PASSAGE TO READ.
# Simultaneous maximization of two Generalized Rayleigh Ritz Ratios

Consider hermitian positive semi-definite matrices $A_1$ and $A_2$. Consider also positive definite matrices $B_1$ and $B_2$. I want to maximize the minimum of the two Generalized Rayleigh Ritz ratios $\frac{x^{H}A_1x}{x^{H}B_1x}$ and $\frac{x^{H}A_2x}{x^{H}B_2x}$. To state it formally, the problem is

\begin{align} \max_{x} \min\left(\frac{x^{H}A_1x}{x^{H}B_1x},\frac{x^{H}A_2x}{x^{H}B_2x}\right) \end{align}

I would be very much happy if we can find a closed form solution for it. I would also appreciate if some one can suggest a iterative algorithm to solve it. I am not interested in converting it to a convex optimization problem even if it is possible. (But, if convertible to a convex is fruitful, then I would like to see it).

EDIT------

My attempt on the problem

Introduce a extra variable $t$ and rewrite the problem as

\begin{align} \max_{x,t}~t , \end{align} \begin{align}sucht~that~ \frac{x^{H}A_1x}{x^{H}B_1x} \geq t, \frac{x^{H}A_2x}{x^{H}B_2x} \geq t \end{align} Since $B_1$ and $B_2$ are positive definite, one can re-write this equations as

\begin{align} \max_{x,t}~t , \end{align} \begin{align}sucht~that~ x^{H}(A_1-t B_1)x \geq 0 \end{align} \begin{align} x^{H}(A_2-t B_2)x \geq 0 \end{align}

May some one here can come up with a algorithm for this problem.

TASK INSTRUCTIONS.
1 > Retype the stretch of the question on maximizing two Rayleigh Ritz ratios from "Introduce a extra" through "for this problem.".
2 > Decide whether each statement agrees with the question on maximizing two Rayleigh Ritz ratios, and answer yes or no, quoting the deciding words: (a) The matrices $A_1$ and $A_2$ are stated to be positive definite. (b) The poster would welcome an iterative algorithm for the problem. (c) The poster's attempt introduces an extra variable $t$.

DATASET EXCERPT.
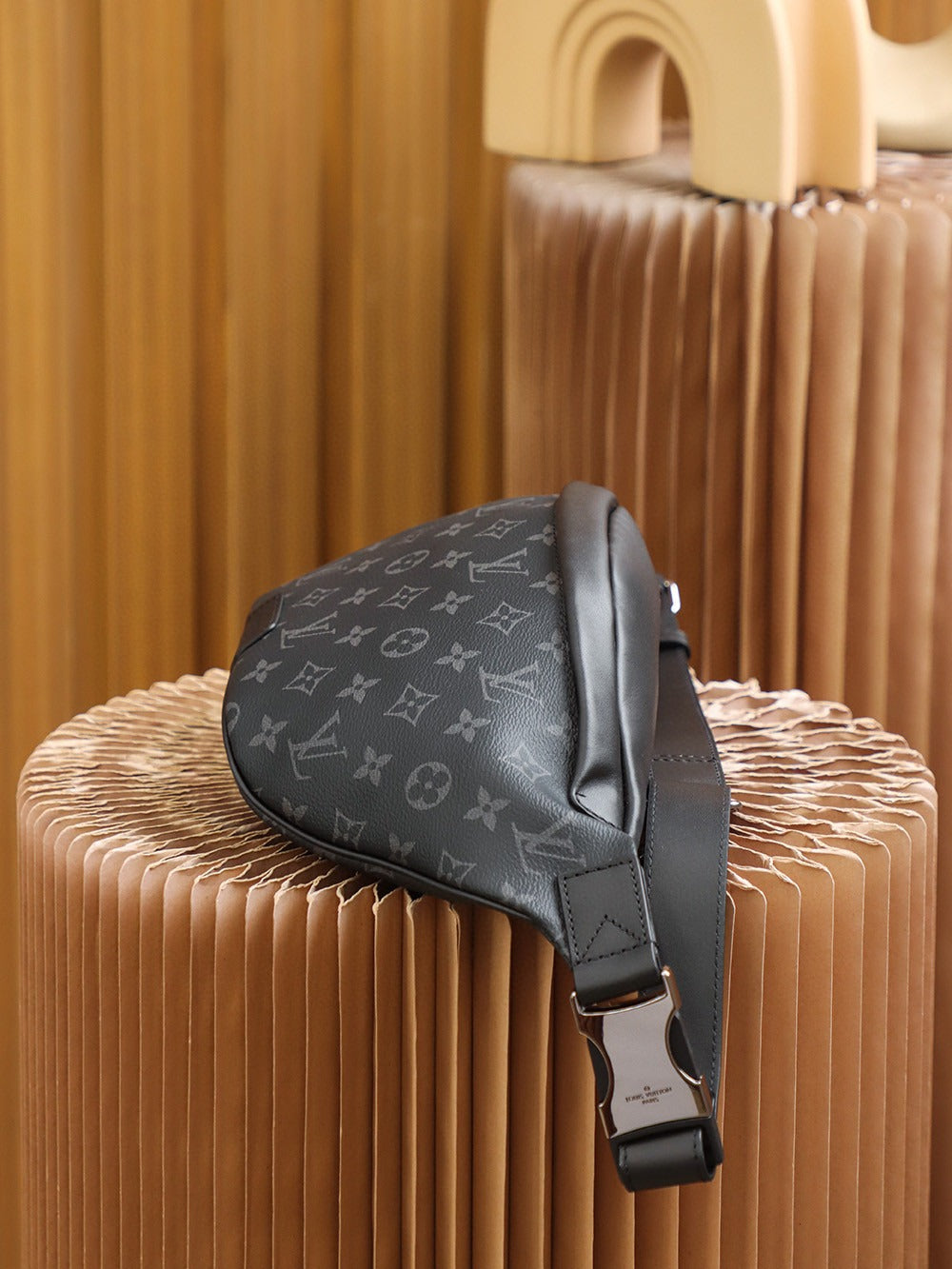 Discovery Bumbag PM Monogram Eclipse Canvas For Men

SOLUTIONS.
1 >
Introduce a extra variable $t$ and rewrite the problem as

\begin{align} \max_{x,t}~t , \end{align} \begin{align}sucht~that~ \frac{x^{H}A_1x}{x^{H}B_1x} \geq t, \frac{x^{H}A_2x}{x^{H}B_2x} \geq t \end{align} Since $B_1$ and $B_2$ are positive definite, one can re-write this equations as

\begin{align} \max_{x,t}~t , \end{align} \begin{align}sucht~that~ x^{H}(A_1-t B_1)x \geq 0 \end{align} \begin{align} x^{H}(A_2-t B_2)x \geq 0 \end{align}

May some one here can come up with a algorithm for this problem.

2 >
(a) No: "Consider hermitian positive semi-definite matrices $A_1$ and $A_2$."
(b) Yes: "I would also appreciate if some one can suggest a iterative algorithm to solve it."
(c) Yes: "Introduce a extra variable $t$ and rewrite the problem as"